[[ MATERIAL FOR THIS TASK open ]]
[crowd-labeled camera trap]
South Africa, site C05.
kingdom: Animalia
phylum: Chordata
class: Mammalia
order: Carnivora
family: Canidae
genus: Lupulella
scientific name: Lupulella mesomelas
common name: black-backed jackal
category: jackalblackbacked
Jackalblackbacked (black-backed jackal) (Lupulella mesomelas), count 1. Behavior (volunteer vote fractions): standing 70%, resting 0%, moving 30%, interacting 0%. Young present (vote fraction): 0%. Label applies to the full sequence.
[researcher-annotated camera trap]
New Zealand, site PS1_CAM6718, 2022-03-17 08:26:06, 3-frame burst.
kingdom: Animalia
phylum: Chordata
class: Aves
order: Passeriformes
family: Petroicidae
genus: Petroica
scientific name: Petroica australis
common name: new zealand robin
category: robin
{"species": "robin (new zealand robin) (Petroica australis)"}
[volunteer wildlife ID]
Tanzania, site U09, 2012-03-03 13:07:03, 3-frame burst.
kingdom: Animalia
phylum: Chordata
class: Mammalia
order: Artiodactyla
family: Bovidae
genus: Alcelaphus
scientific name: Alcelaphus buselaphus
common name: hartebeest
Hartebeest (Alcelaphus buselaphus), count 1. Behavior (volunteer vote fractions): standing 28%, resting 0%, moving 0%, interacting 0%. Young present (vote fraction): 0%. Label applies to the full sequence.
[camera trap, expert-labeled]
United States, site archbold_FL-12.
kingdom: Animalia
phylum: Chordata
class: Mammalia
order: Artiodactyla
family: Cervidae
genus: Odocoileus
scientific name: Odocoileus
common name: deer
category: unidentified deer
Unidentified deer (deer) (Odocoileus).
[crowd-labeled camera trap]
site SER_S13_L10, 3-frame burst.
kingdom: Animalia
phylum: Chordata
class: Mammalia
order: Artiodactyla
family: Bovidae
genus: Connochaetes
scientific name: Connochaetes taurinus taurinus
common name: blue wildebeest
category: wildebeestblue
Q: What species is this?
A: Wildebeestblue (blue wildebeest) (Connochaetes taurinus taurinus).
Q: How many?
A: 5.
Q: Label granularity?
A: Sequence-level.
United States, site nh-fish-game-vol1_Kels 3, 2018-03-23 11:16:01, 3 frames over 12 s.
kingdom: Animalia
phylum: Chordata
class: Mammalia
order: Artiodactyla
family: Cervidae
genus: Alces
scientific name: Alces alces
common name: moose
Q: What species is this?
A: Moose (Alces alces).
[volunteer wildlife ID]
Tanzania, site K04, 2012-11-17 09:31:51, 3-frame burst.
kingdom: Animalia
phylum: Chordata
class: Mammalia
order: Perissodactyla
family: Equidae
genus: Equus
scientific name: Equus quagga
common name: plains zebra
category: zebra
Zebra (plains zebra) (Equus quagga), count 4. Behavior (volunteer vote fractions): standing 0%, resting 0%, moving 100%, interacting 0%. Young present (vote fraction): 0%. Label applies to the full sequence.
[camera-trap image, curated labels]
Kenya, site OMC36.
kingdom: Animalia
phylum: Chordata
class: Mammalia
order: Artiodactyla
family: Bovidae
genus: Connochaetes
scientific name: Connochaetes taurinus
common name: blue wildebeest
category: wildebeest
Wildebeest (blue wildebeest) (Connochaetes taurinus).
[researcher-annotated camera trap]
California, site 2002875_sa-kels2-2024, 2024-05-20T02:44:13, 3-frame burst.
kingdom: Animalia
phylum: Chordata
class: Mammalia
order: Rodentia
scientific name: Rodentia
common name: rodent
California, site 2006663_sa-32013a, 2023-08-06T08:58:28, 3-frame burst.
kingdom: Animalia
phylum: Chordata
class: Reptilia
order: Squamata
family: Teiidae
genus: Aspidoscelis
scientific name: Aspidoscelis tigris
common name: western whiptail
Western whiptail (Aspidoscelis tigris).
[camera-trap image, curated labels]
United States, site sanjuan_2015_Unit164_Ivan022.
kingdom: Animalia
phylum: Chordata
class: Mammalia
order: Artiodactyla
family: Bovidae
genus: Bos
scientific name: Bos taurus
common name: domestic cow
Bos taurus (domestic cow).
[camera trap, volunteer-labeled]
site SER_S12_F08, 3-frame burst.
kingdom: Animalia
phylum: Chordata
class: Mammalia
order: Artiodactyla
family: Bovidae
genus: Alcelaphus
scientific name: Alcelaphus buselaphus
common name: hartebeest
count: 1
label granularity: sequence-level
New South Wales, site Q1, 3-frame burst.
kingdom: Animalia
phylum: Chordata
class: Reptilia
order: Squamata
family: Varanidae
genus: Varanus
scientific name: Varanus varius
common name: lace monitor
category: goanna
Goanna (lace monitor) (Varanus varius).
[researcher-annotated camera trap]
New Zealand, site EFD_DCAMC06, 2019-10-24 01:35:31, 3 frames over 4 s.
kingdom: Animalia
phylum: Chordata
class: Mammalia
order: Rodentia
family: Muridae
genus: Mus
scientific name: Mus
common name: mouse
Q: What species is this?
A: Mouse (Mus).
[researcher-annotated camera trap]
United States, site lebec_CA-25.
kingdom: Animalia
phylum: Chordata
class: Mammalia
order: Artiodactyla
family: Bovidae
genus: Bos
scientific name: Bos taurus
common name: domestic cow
[[ MATERIAL FOR THIS TASK closed ]]
# [PROBLEM DESCRIPTION]
Please reproduce the records exactly, without leaving any out.

# [EXERCISE SOLUTION]
[crowd-labeled camera trap]
South Africa, site C05.
kingdom: Animalia
phylum: Chordata
class: Mammalia
order: Carnivora
family: Canidae
genus: Lupulella
scientific name: Lupulella mesomelas
common name: black-backed jackal
category: jackalblackbacked
Jackalblackbacked (black-backed jackal) (Lupulella mesomelas), count 1. Behavior (volunteer vote fractions): standing 70%, resting 0%, moving 30%, interacting 0%. Young present (vote fraction): 0%. Label applies to the full sequence.
[researcher-annotated camera trap]
New Zealand, site PS1_CAM6718, 2022-03-17 08:26:06, 3-frame burst.
kingdom: Animalia
phylum: Chordata
class: Aves
order: Passeriformes
family: Petroicidae
genus: Petroica
scientific name: Petroica australis
common name: new zealand robin
category: robin
{"species": "robin (new zealand robin) (Petroica australis)"}
[volunteer wildlife ID]
Tanzania, site U09, 2012-03-03 13:07:03, 3-frame burst.
kingdom: Animalia
phylum: Chordata
class: Mammalia
order: Artiodactyla
family: Bovidae
genus: Alcelaphus
scientific name: Alcelaphus buselaphus
common name: hartebeest
Hartebeest (Alcelaphus buselaphus), count 1. Behavior (volunteer vote fractions): standing 28%, resting 0%, moving 0%, interacting 0%. Young present (vote fraction): 0%. Label applies to the full sequence.
[camera trap, expert-labeled]
United States, site archbold_FL-12.
kingdom: Animalia
phylum: Chordata
class: Mammalia
order: Artiodactyla
family: Cervidae
genus: Odocoileus
scientific name: Odocoileus
common name: deer
category: unidentified deer
Unidentified deer (deer) (Odocoileus).
[crowd-labeled camera trap]
site SER_S13_L10, 3-frame burst.
kingdom: Animalia
phylum: Chordata
class: Mammalia
order: Artiodactyla
family: Bovidae
genus: Connochaetes
scientific name: Connochaetes taurinus taurinus
common name: blue wildebeest
category: wildebeestblue
Q: What species is this?
A: Wildebeestblue (blue wildebeest) (Connochaetes taurinus taurinus).
Q: How many?
A: 5.
Q: Label granularity?
A: Sequence-level.
United States, site nh-fish-game-vol1_Kels 3, 2018-03-23 11:16:01, 3 frames over 12 s.
kingdom: Animalia
phylum: Chordata
class: Mammalia
order: Artiodactyla
family: Cervidae
genus: Alces
scientific name: Alces alces
common name: moose
Q: What species is this?
A: Moose (Alces alces).
[volunteer wildlife ID]
Tanzania, site K04, 2012-11-17 09:31:51, 3-frame burst.
kingdom: Animalia
phylum: Chordata
class: Mammalia
order: Perissodactyla
family: Equidae
genus: Equus
scientific name: Equus quagga
common name: plains zebra
category: zebra
Zebra (plains zebra) (Equus quagga), count 4. Behavior (volunteer vote fractions): standing 0%, resting 0%, moving 100%, interacting 0%. Young present (vote fraction): 0%. Label applies to the full sequence.
[camera-trap image, curated labels]
Kenya, site OMC36.
kingdom: Animalia
phylum: Chordata
class: Mammalia
order: Artiodactyla
family: Bovidae
genus: Connochaetes
scientific name: Connochaetes taurinus
common name: blue wildebeest
category: wildebeest
Wildebeest (blue wildebeest) (Connochaetes taurinus).
[researcher-annotated camera trap]
California, site 2002875_sa-kels2-2024, 2024-05-20T02:44:13, 3-frame burst.
kingdom: Animalia
phylum: Chordata
class: Mammalia
order: Rodentia
scientific name: Rodentia
common name: rodent
California, site 2006663_sa-32013a, 2023-08-06T08:58:28, 3-frame burst.
kingdom: Animalia
phylum: Chordata
class: Reptilia
order: Squamata
family: Teiidae
genus: Aspidoscelis
scientific name: Aspidoscelis tigris
common name: western whiptail
Western whiptail (Aspidoscelis tigris).
[camera-trap image, curated labels]
United States, site sanjuan_2015_Unit164_Ivan022.
kingdom: Animalia
phylum: Chordata
class: Mammalia
order: Artiodactyla
family: Bovidae
genus: Bos
scientific name: Bos taurus
common name: domestic cow
Bos taurus (domestic cow).
[camera trap, volunteer-labeled]
site SER_S12_F08, 3-frame burst.
kingdom: Animalia
phylum: Chordata
class: Mammalia
order: Artiodactyla
family: Bovidae
genus: Alcelaphus
scientific name: Alcelaphus buselaphus
common name: hartebeest
count: 1
label granularity: sequence-level
New South Wales, site Q1, 3-frame burst.
kingdom: Animalia
phylum: Chordata
class: Reptilia
order: Squamata
family: Varanidae
genus: Varanus
scientific name: Varanus varius
common name: lace monitor
category: goanna
Goanna (lace monitor) (Varanus varius).
[researcher-annotated camera trap]
New Zealand, site EFD_DCAMC06, 2019-10-24 01:35:31, 3 frames over 4 s.
kingdom: Animalia
phylum: Chordata
class: Mammalia
order: Rodentia
family: Muridae
genus: Mus
scientific name: Mus
common name: mouse
Q: What species is this?
A: Mouse (Mus).
[researcher-annotated camera trap]
United States, site lebec_CA-25.
kingdom: Animalia
phylum: Chordata
class: Mammalia
order: Artiodactyla
family: Bovidae
genus: Bos
scientific name: Bos taurus
common name: domestic cow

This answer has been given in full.